↓↓↓

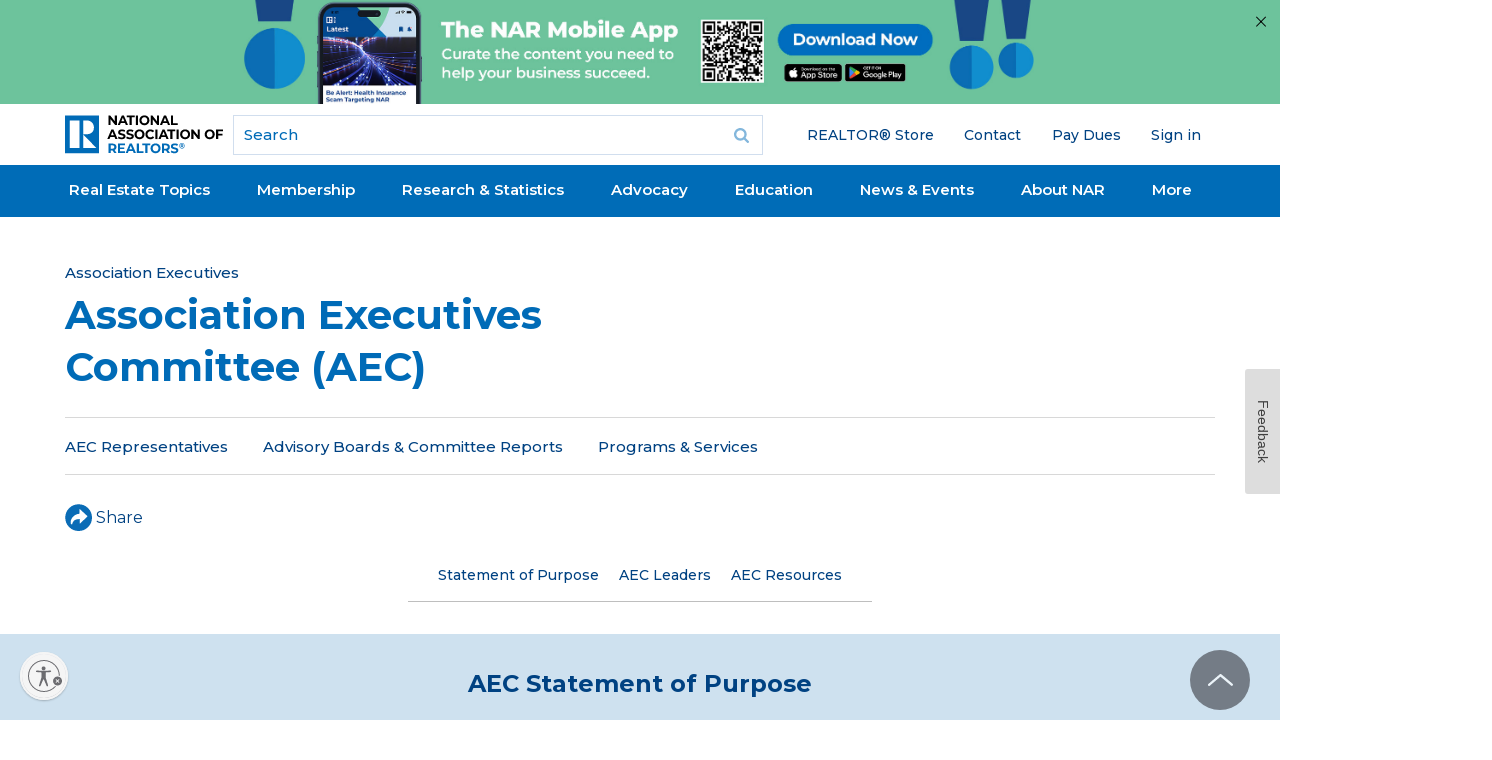

--- FILE ---
content_type: text/html; charset=utf-8
request_url: https://www.google.com/recaptcha/api2/aframe
body_size: 183
content:
<!DOCTYPE HTML><html><head><meta http-equiv="content-type" content="text/html; charset=UTF-8"></head><body><script nonce="GCmFqLV_0mV_WqmgmpXalg">/** Anti-fraud and anti-abuse applications only. See google.com/recaptcha */ try{var clients={'sodar':'https://pagead2.googlesyndication.com/pagead/sodar?'};window.addEventListener("message",function(a){try{if(a.source===window.parent){var b=JSON.parse(a.data);var c=clients[b['id']];if(c){var d=document.createElement('img');d.src=c+b['params']+'&rc='+(localStorage.getItem("rc::a")?sessionStorage.getItem("rc::b"):"");window.document.body.appendChild(d);sessionStorage.setItem("rc::e",parseInt(sessionStorage.getItem("rc::e")||0)+1);localStorage.setItem("rc::h",'1768786040291');}}}catch(b){}});window.parent.postMessage("_grecaptcha_ready", "*");}catch(b){}</script></body></html>

--- FILE ---
content_type: application/javascript; charset=utf-8
request_url: https://count.personyze.com/stat-track-log-visit.js.php?fr=289&te=0&sr=7482&ld=0&ur=https%3A%2F%2Fwww.nar.realtor%2Fae%2Fassociation-executives-committee-aec%3Frandom%3D7776935&rf=&id=1842081180&si=1768786036&ss=1768786036&nw=2&st=1&ls=1768786036&rs=0&sy=&bh=487&hs=0&dg=&ps=&ev=2_6442782_-2_0_1%2F1%262_e6442782_-39_0_%5B%7B%22nar_main_125%22%3A1%2C%22nar_main_130%22%3A1%7D%2C%7B%2221268025%22%3A1%2C%2221268031%22%3A1%2C%2221269661%22%3A1%7D%5D%262_6442782_2_1_7&hu=&ao=&pr=&tm=1768786038&pl=Linux%20x86_64&sc=1280x720x24&th=-907113433&ck=y&aj=y&jv=n&fl=-1&sl=-1&mp=-1&cn=y&vl=-1&qt=-1
body_size: 68
content:
(function(_S_T) { if (_S_T) {_S_T.log_visit(289, 6442782, {}, 1, null, [], null, [], [], '487', [], [], null, 1768786036, 0, {}, 487, "", null);}})(window._S_T || window.parent && parent._S_T)

--- FILE ---
content_type: application/javascript; charset=utf-8
request_url: https://count.personyze.com/stat-track-log-visit.js.php?fr=289&te=0&sr=7482&ld=1&ur=https%3A%2F%2Fwww.nar.realtor%2Fae%2Fassociation-executives-committee-aec%3Frandom%3D7776935&rf=&id=1842081180&si=0&ss=1768786036&nw=3&st=1&ls=1768786036&rs=0&sy=&bh=&hs=0&dg=&ps=1768786036&ev=&hu=&ao=&pr=&tm=1768786036&pl=Linux%20x86_64&sc=1280x720x24&th=-907113433&ck=y&aj=y&jv=n&fl=-1&sl=-1&mp=-1&cn=y&vl=-1&qt=-1
body_size: 244
content:
(function(_S_T) { if (_S_T) {_S_T.log_visit(289, 6442782, {"srch_word":"","ref_type":"direct","country_code":"US","country":"United States","region":"OH","city":"Columbus","latitude":39.962501525878906,"longitude":-83.006103515625,"ip":"18.118.103.253","1_vid":6442782,"1_ref_type":"direct","timezone":0,"current_city":"Columbus","current_state":"OH","current_country":"United States"}, 1, null, [[6442782,7]], null, [], [], '487', [], [], null, 1768786036, 0, {}, 487, "", "");}})(window._S_T || window.parent && parent._S_T)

↑↑↑

**BRIEF**
Filter the records, keeping only lines that contain "track", and show those lines.

**EXERCISE ANSWER**
request_url: https://count.personyze.com/stat-track-log-visit.js.php?fr=289&te=0&sr=7482&ld=0&ur=https%3A%2F%2Fwww.nar.realtor%2Fae%2Fassociation-executives-committee-aec%3Frandom%3D7776935&rf=&id=1842081180&si=1768786036&ss=1768786036&nw=2&st=1&ls=1768786036&rs=0&sy=&bh=487&hs=0&dg=&ps=&ev=2_6442782_-2_0_1%2F1%262_e6442782_-39_0_%5B%7B%22nar_main_125%22%3A1%2C%22nar_main_130%22%3A1%7D%2C%7B%2221268025%22%3A1%2C%2221268031%22%3A1%2C%2221269661%22%3A1%7D%5D%262_6442782_2_1_7&hu=&ao=&pr=&tm=1768786038&pl=Linux%20x86_64&sc=1280x720x24&th=-907113433&ck=y&aj=y&jv=n&fl=-1&sl=-1&mp=-1&cn=y&vl=-1&qt=-1
request_url: https://count.personyze.com/stat-track-log-visit.js.php?fr=289&te=0&sr=7482&ld=1&ur=https%3A%2F%2Fwww.nar.realtor%2Fae%2Fassociation-executives-committee-aec%3Frandom%3D7776935&rf=&id=1842081180&si=0&ss=1768786036&nw=3&st=1&ls=1768786036&rs=0&sy=&bh=&hs=0&dg=&ps=1768786036&ev=&hu=&ao=&pr=&tm=1768786036&pl=Linux%20x86_64&sc=1280x720x24&th=-907113433&ck=y&aj=y&jv=n&fl=-1&sl=-1&mp=-1&cn=y&vl=-1&qt=-1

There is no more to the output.